■ Given exercise
Rewrite the entries from the line containing "Is (x=695, y=546)" through the end of the entries, swapping every "bush" for "shrub" and leaving everything else as it is.
— start Information supplied —
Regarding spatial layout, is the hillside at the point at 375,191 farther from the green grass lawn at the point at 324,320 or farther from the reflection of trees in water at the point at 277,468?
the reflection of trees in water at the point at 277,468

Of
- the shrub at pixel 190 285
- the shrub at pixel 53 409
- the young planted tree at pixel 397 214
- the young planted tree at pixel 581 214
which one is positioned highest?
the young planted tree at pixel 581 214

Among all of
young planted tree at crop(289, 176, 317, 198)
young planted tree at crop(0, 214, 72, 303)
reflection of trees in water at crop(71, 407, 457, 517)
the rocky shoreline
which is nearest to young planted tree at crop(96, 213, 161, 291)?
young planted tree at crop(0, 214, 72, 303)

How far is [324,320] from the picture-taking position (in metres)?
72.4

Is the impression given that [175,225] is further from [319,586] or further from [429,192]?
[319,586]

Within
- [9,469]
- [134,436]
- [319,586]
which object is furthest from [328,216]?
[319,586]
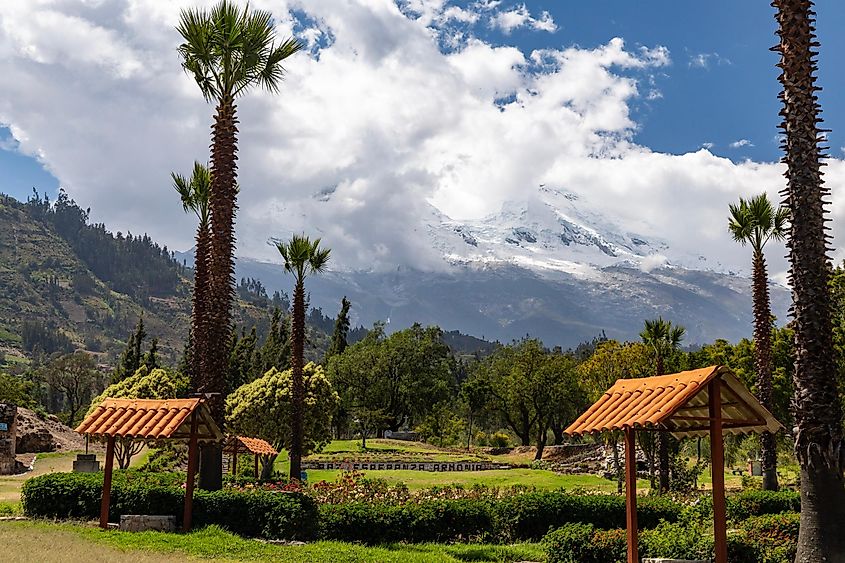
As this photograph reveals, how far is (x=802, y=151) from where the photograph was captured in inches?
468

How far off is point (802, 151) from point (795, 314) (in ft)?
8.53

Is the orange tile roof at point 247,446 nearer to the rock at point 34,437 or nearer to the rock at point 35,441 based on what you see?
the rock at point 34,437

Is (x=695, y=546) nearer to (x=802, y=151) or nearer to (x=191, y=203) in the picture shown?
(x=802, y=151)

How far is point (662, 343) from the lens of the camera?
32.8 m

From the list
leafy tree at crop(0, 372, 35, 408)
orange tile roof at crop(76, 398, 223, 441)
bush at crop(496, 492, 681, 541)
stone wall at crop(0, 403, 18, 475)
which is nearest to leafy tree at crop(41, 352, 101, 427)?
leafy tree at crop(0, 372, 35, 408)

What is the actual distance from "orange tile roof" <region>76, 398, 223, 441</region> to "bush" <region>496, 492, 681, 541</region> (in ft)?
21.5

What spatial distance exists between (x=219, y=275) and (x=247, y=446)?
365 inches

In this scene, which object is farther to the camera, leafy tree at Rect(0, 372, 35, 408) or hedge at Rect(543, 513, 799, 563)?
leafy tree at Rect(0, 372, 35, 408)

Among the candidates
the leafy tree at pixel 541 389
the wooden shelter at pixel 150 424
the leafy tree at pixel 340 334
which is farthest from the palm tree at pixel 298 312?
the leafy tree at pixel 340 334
— end Information supplied —
■ Output
Is (x=695, y=546) nearer to (x=802, y=151) or nearer to (x=191, y=203) in the picture shown?
(x=802, y=151)

How far is point (662, 343) from the lens of the camera?
32.8 m

From the list
leafy tree at crop(0, 372, 35, 408)
orange tile roof at crop(76, 398, 223, 441)
shrub at crop(496, 492, 681, 541)
stone wall at crop(0, 403, 18, 475)
which is nearest to leafy tree at crop(41, 352, 101, 427)?
leafy tree at crop(0, 372, 35, 408)

What is the actual distance from "orange tile roof" <region>76, 398, 223, 441</region> to "shrub" <region>496, 492, 681, 541</region> (in ft)?
21.5

What spatial distance exists between (x=219, y=275) and (x=247, y=446)?
365 inches

In this scene, which object is farther to the camera, leafy tree at Rect(0, 372, 35, 408) or hedge at Rect(543, 513, 799, 563)?
leafy tree at Rect(0, 372, 35, 408)

Among the candidates
the leafy tree at pixel 541 389
the wooden shelter at pixel 150 424
the leafy tree at pixel 340 334
which is farthest from the palm tree at pixel 298 312?
the leafy tree at pixel 340 334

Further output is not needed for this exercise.